▶ _TEXT SECTION_
──────────

My mum first tells me about Caitlin Moran at a time when I’m an angsty teenager and I’m wondering if I’ve made the right decision to leave school and to put all my focus on learning everything at home. ‘Everything’ mainly being pursuing my love of the written word. I delight in devouring Shakespeare’s plays, sighing to the poetry of Edna St Vincent Millay and even beginning to grasp the finer points of grammar from errant apostrophes to dangling participles.

Mum explains that Caitlin was a home educated teenager like myself who loved to read and write and who gained no conventional qualifications. She wrote her first novel at 13, became a music journalist at 16 and then got hired by the Times when she was 18. Caitlin, then, becomes my mascot and beacon, someone who has paved the way for girls like me, passionate about literature and pop music, home schooled and focused on her writing. Yet she is someone I wouldn’t even recognise if I passed on the street at this point, as for some inexplicable reason, I don’t seek out her regular Times columns or even bother looking her up on the internet.

Even so, the little information I do have about her is both reassuring and validating. I think of her when at 16, I get the opportunity to write a regular magazine column on my unschooled life and decide to study a correspondence course in freelance journalism rather than A Levels. How reassuring it is to know that another home educated teenage girl felt brave enough to write about her unconventional experiences and background. That she was confident enough to pursue her love of the written word to the point where she had a book, a book published by the time she was 18. It still doesn’t occur to me to buy her book or use my allowance to subscribe to the Times for a regular Caitlin Dose.

When I finally read Caitlin’s writing, I am 22, my best friend gives me How to be a Woman for my birthday. I see posters of Caitlin’s screwed up, quirky facial expressions plastered on train station walls on nights out in London and Brighton. I am thrilled to finally have a chance to know more about this mysterious, vague woman I first heard about in my teens.

Caitlin in front of pale wall, looking to right, wearing sparkly green eyeshadow, winged eyeliner and a large yellow scarf
Vogler, CC BY-SA 4.0 <https://creativecommons.org/licenses/by-sa/4.0>, via Wikimedia Commons

Reading How to be a Woman is like meeting a cheerful, slightly older woman who squeezes your hand warmly but firmly while making you a cup of hot tea and revealing all the secrets of modern womanhood, making you cry and laugh in equal measure and usually in the same breath. How to be a Woman is an invitation into Caitlin’s mind, revealing her earthy, hysterical humour, sometimes surreal whimsy and total honesty on a variety of topics, all from her perspective as a strident feminist w. She fiercely encourages the natural state of pubic hair, decries the fashion for smaller and smaller knickers and helps us realise the insidious ubiquitousness of sexism.

She normalises abortion to the point of making it an acceptable conversational topic and writes a gloriously accurate portrayal of ‘the girl matrix’, the state of dizzy, obsessive, over-analytical infatuation that most women fall into, before we’ve experienced the quiet bliss of being in a secure, mutually loving relationship.

──────────

▶ _DATA ROWS_
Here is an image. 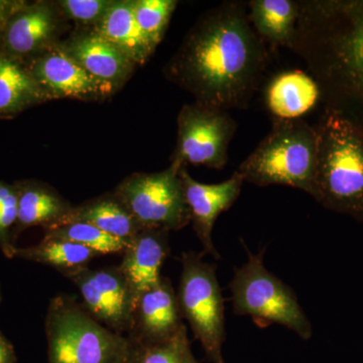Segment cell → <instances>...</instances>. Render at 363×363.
Wrapping results in <instances>:
<instances>
[{"label":"cell","mask_w":363,"mask_h":363,"mask_svg":"<svg viewBox=\"0 0 363 363\" xmlns=\"http://www.w3.org/2000/svg\"><path fill=\"white\" fill-rule=\"evenodd\" d=\"M321 88L300 70L283 72L272 79L266 91L267 108L278 119H298L316 106Z\"/></svg>","instance_id":"17"},{"label":"cell","mask_w":363,"mask_h":363,"mask_svg":"<svg viewBox=\"0 0 363 363\" xmlns=\"http://www.w3.org/2000/svg\"><path fill=\"white\" fill-rule=\"evenodd\" d=\"M92 30L116 45L136 66L143 65L156 50L136 23L133 0L112 2Z\"/></svg>","instance_id":"18"},{"label":"cell","mask_w":363,"mask_h":363,"mask_svg":"<svg viewBox=\"0 0 363 363\" xmlns=\"http://www.w3.org/2000/svg\"><path fill=\"white\" fill-rule=\"evenodd\" d=\"M186 326L178 334L164 342L152 345H135V363H183L190 347Z\"/></svg>","instance_id":"27"},{"label":"cell","mask_w":363,"mask_h":363,"mask_svg":"<svg viewBox=\"0 0 363 363\" xmlns=\"http://www.w3.org/2000/svg\"><path fill=\"white\" fill-rule=\"evenodd\" d=\"M295 45L335 109L363 128V0L298 4ZM294 45V47H295Z\"/></svg>","instance_id":"2"},{"label":"cell","mask_w":363,"mask_h":363,"mask_svg":"<svg viewBox=\"0 0 363 363\" xmlns=\"http://www.w3.org/2000/svg\"><path fill=\"white\" fill-rule=\"evenodd\" d=\"M21 4H16V2L1 1L0 0V28L6 26L7 21L9 20V18L13 16L14 11Z\"/></svg>","instance_id":"30"},{"label":"cell","mask_w":363,"mask_h":363,"mask_svg":"<svg viewBox=\"0 0 363 363\" xmlns=\"http://www.w3.org/2000/svg\"><path fill=\"white\" fill-rule=\"evenodd\" d=\"M180 177L196 235L205 253L214 259H220L212 240L214 224L220 214L233 206L240 197L245 180L236 171L222 183H200L190 176L186 167L181 169Z\"/></svg>","instance_id":"12"},{"label":"cell","mask_w":363,"mask_h":363,"mask_svg":"<svg viewBox=\"0 0 363 363\" xmlns=\"http://www.w3.org/2000/svg\"><path fill=\"white\" fill-rule=\"evenodd\" d=\"M247 250V262L238 267L230 283L233 312L252 316L257 324H279L303 340L312 336V326L295 293L264 264V250Z\"/></svg>","instance_id":"6"},{"label":"cell","mask_w":363,"mask_h":363,"mask_svg":"<svg viewBox=\"0 0 363 363\" xmlns=\"http://www.w3.org/2000/svg\"><path fill=\"white\" fill-rule=\"evenodd\" d=\"M44 238L78 243L94 250L100 255L123 253L130 242L104 233L90 224L80 223V222L45 229Z\"/></svg>","instance_id":"24"},{"label":"cell","mask_w":363,"mask_h":363,"mask_svg":"<svg viewBox=\"0 0 363 363\" xmlns=\"http://www.w3.org/2000/svg\"><path fill=\"white\" fill-rule=\"evenodd\" d=\"M18 192L16 185L0 182V250L7 259L16 253L14 228L18 221Z\"/></svg>","instance_id":"26"},{"label":"cell","mask_w":363,"mask_h":363,"mask_svg":"<svg viewBox=\"0 0 363 363\" xmlns=\"http://www.w3.org/2000/svg\"><path fill=\"white\" fill-rule=\"evenodd\" d=\"M113 0H60L57 6L64 18L92 28L108 11Z\"/></svg>","instance_id":"28"},{"label":"cell","mask_w":363,"mask_h":363,"mask_svg":"<svg viewBox=\"0 0 363 363\" xmlns=\"http://www.w3.org/2000/svg\"><path fill=\"white\" fill-rule=\"evenodd\" d=\"M75 222L90 224L126 241L135 238L143 229L113 193L72 206L70 211L51 228Z\"/></svg>","instance_id":"19"},{"label":"cell","mask_w":363,"mask_h":363,"mask_svg":"<svg viewBox=\"0 0 363 363\" xmlns=\"http://www.w3.org/2000/svg\"><path fill=\"white\" fill-rule=\"evenodd\" d=\"M58 45L91 76L116 91L128 82L136 67L116 45L92 28L74 33Z\"/></svg>","instance_id":"14"},{"label":"cell","mask_w":363,"mask_h":363,"mask_svg":"<svg viewBox=\"0 0 363 363\" xmlns=\"http://www.w3.org/2000/svg\"><path fill=\"white\" fill-rule=\"evenodd\" d=\"M133 4L136 23L150 45L156 49L164 39L178 2L176 0H133Z\"/></svg>","instance_id":"25"},{"label":"cell","mask_w":363,"mask_h":363,"mask_svg":"<svg viewBox=\"0 0 363 363\" xmlns=\"http://www.w3.org/2000/svg\"><path fill=\"white\" fill-rule=\"evenodd\" d=\"M45 331L48 363H128L135 354L128 336L107 328L67 294L50 301Z\"/></svg>","instance_id":"4"},{"label":"cell","mask_w":363,"mask_h":363,"mask_svg":"<svg viewBox=\"0 0 363 363\" xmlns=\"http://www.w3.org/2000/svg\"><path fill=\"white\" fill-rule=\"evenodd\" d=\"M177 300L182 318L187 320L208 362L226 363L222 354L225 340L223 298L216 267L205 262L201 253L189 252L182 255Z\"/></svg>","instance_id":"7"},{"label":"cell","mask_w":363,"mask_h":363,"mask_svg":"<svg viewBox=\"0 0 363 363\" xmlns=\"http://www.w3.org/2000/svg\"><path fill=\"white\" fill-rule=\"evenodd\" d=\"M317 162L316 128L301 119H278L238 172L259 187L288 186L312 196Z\"/></svg>","instance_id":"5"},{"label":"cell","mask_w":363,"mask_h":363,"mask_svg":"<svg viewBox=\"0 0 363 363\" xmlns=\"http://www.w3.org/2000/svg\"><path fill=\"white\" fill-rule=\"evenodd\" d=\"M16 350L13 343L0 332V363H16Z\"/></svg>","instance_id":"29"},{"label":"cell","mask_w":363,"mask_h":363,"mask_svg":"<svg viewBox=\"0 0 363 363\" xmlns=\"http://www.w3.org/2000/svg\"><path fill=\"white\" fill-rule=\"evenodd\" d=\"M318 133L312 197L325 207L363 218V128L327 108Z\"/></svg>","instance_id":"3"},{"label":"cell","mask_w":363,"mask_h":363,"mask_svg":"<svg viewBox=\"0 0 363 363\" xmlns=\"http://www.w3.org/2000/svg\"><path fill=\"white\" fill-rule=\"evenodd\" d=\"M128 363H135V354H133V358H131L130 362H128Z\"/></svg>","instance_id":"32"},{"label":"cell","mask_w":363,"mask_h":363,"mask_svg":"<svg viewBox=\"0 0 363 363\" xmlns=\"http://www.w3.org/2000/svg\"><path fill=\"white\" fill-rule=\"evenodd\" d=\"M183 363H198L194 354H193L192 350H191V346L188 348L187 352H186Z\"/></svg>","instance_id":"31"},{"label":"cell","mask_w":363,"mask_h":363,"mask_svg":"<svg viewBox=\"0 0 363 363\" xmlns=\"http://www.w3.org/2000/svg\"><path fill=\"white\" fill-rule=\"evenodd\" d=\"M63 276L78 289L82 305L91 316L116 333L130 335L138 301L118 267H86Z\"/></svg>","instance_id":"10"},{"label":"cell","mask_w":363,"mask_h":363,"mask_svg":"<svg viewBox=\"0 0 363 363\" xmlns=\"http://www.w3.org/2000/svg\"><path fill=\"white\" fill-rule=\"evenodd\" d=\"M98 257L99 253L78 243L45 238L39 245L18 247L14 253V257L54 267L62 274L88 267Z\"/></svg>","instance_id":"23"},{"label":"cell","mask_w":363,"mask_h":363,"mask_svg":"<svg viewBox=\"0 0 363 363\" xmlns=\"http://www.w3.org/2000/svg\"><path fill=\"white\" fill-rule=\"evenodd\" d=\"M267 64L266 44L253 30L247 6L227 1L197 21L166 73L196 104L227 111L247 106Z\"/></svg>","instance_id":"1"},{"label":"cell","mask_w":363,"mask_h":363,"mask_svg":"<svg viewBox=\"0 0 363 363\" xmlns=\"http://www.w3.org/2000/svg\"><path fill=\"white\" fill-rule=\"evenodd\" d=\"M248 18L262 40L294 48L297 35L298 4L291 0H252Z\"/></svg>","instance_id":"21"},{"label":"cell","mask_w":363,"mask_h":363,"mask_svg":"<svg viewBox=\"0 0 363 363\" xmlns=\"http://www.w3.org/2000/svg\"><path fill=\"white\" fill-rule=\"evenodd\" d=\"M47 101L28 69L0 55V116H13Z\"/></svg>","instance_id":"22"},{"label":"cell","mask_w":363,"mask_h":363,"mask_svg":"<svg viewBox=\"0 0 363 363\" xmlns=\"http://www.w3.org/2000/svg\"><path fill=\"white\" fill-rule=\"evenodd\" d=\"M18 192V221L14 228L16 240L26 228L42 226L48 229L56 225L72 208L52 189L38 183L16 185Z\"/></svg>","instance_id":"20"},{"label":"cell","mask_w":363,"mask_h":363,"mask_svg":"<svg viewBox=\"0 0 363 363\" xmlns=\"http://www.w3.org/2000/svg\"><path fill=\"white\" fill-rule=\"evenodd\" d=\"M169 252V233L167 231L142 229L131 238L118 267L136 301L161 281L162 267Z\"/></svg>","instance_id":"16"},{"label":"cell","mask_w":363,"mask_h":363,"mask_svg":"<svg viewBox=\"0 0 363 363\" xmlns=\"http://www.w3.org/2000/svg\"><path fill=\"white\" fill-rule=\"evenodd\" d=\"M171 281L162 277L154 288L138 298L135 324L128 337L135 345L162 343L175 337L185 327Z\"/></svg>","instance_id":"15"},{"label":"cell","mask_w":363,"mask_h":363,"mask_svg":"<svg viewBox=\"0 0 363 363\" xmlns=\"http://www.w3.org/2000/svg\"><path fill=\"white\" fill-rule=\"evenodd\" d=\"M178 140L171 162L221 169L228 162L236 130L230 114L198 104L184 105L178 116Z\"/></svg>","instance_id":"9"},{"label":"cell","mask_w":363,"mask_h":363,"mask_svg":"<svg viewBox=\"0 0 363 363\" xmlns=\"http://www.w3.org/2000/svg\"><path fill=\"white\" fill-rule=\"evenodd\" d=\"M1 298H2V294H1V289H0V303H1Z\"/></svg>","instance_id":"33"},{"label":"cell","mask_w":363,"mask_h":363,"mask_svg":"<svg viewBox=\"0 0 363 363\" xmlns=\"http://www.w3.org/2000/svg\"><path fill=\"white\" fill-rule=\"evenodd\" d=\"M47 101L62 98L98 101L116 91L91 76L58 44L33 57L28 68Z\"/></svg>","instance_id":"11"},{"label":"cell","mask_w":363,"mask_h":363,"mask_svg":"<svg viewBox=\"0 0 363 363\" xmlns=\"http://www.w3.org/2000/svg\"><path fill=\"white\" fill-rule=\"evenodd\" d=\"M64 16L56 2L21 6L9 18L4 30V47L11 58L38 56L59 44Z\"/></svg>","instance_id":"13"},{"label":"cell","mask_w":363,"mask_h":363,"mask_svg":"<svg viewBox=\"0 0 363 363\" xmlns=\"http://www.w3.org/2000/svg\"><path fill=\"white\" fill-rule=\"evenodd\" d=\"M171 162L157 173H136L124 179L113 194L143 229L178 231L191 223L180 171Z\"/></svg>","instance_id":"8"}]
</instances>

──────────

▶ _STATED EXERCISE 1_
Do these statements agree with the essay about Caitlin Moran? (a) Caitlin Moran was hired by the Times at 18. (b) The narrator first read Caitlin's writing at 16. (c) The narrator chose A Levels over a correspondence course. Answer yes or no for each, and quote the words of the essay that decide it.
▶ _STATED EXERCISE 2_
What comes next in the essay about Caitlin Moran? Write the continuation, beginning right after its final sentence.
The entries are separate material, unrelated to the essay about Caitlin Moran.

▶ _TASK ANSWER 1_
(a) Yes: "then got hired by the Times when she was 18"
(b) No: "When I finally read Caitlin’s writing, I am 22"
(c) No: "decide to study a correspondence course in freelance journalism rather than A Levels"

▶ _TASK ANSWER 2_
Mum and I fight over the book, having to go into each other’s bedrooms and nab it while the other isn’t paying attention, just a little too British and self-conscious to read it together yet constantly reciting lines to each other and roaring with laughter. My best friend and I wipe tears from our eyes when applying The Girl Matrix vignette to our attitudes towards our respective, unrequited love affairs.

I wish I had kept a copy of this book in my handbag as a totem and talisman with me at all times throughout my twenties, rather than nearly always having to learn the hard way regarding bad decisions and worse boyfriends. If only I had been able to reach for this book and could have channeled Caitlin’s sharp wit when boys asked me to wear thongs, forgo condoms or wax parts of my body.

Yet Caitlin was still there, in my consciousness, making me realise that feminist and feminism were less dirty words, more vital vocabulary to overthrow the patriarchal status quo. Caitlin liberated me in so many other ways, even when misogynist norms dictated otherwise. Her stories of dating boys and flirting, however awkwardly or dizzily, encouraged me to flirt on my own terms, to ask guys out and risk being turned down. To wear outfits that made me feel attractive but more radically yet, comfortable, and to challenge advances that made me feel anxious or uncertain.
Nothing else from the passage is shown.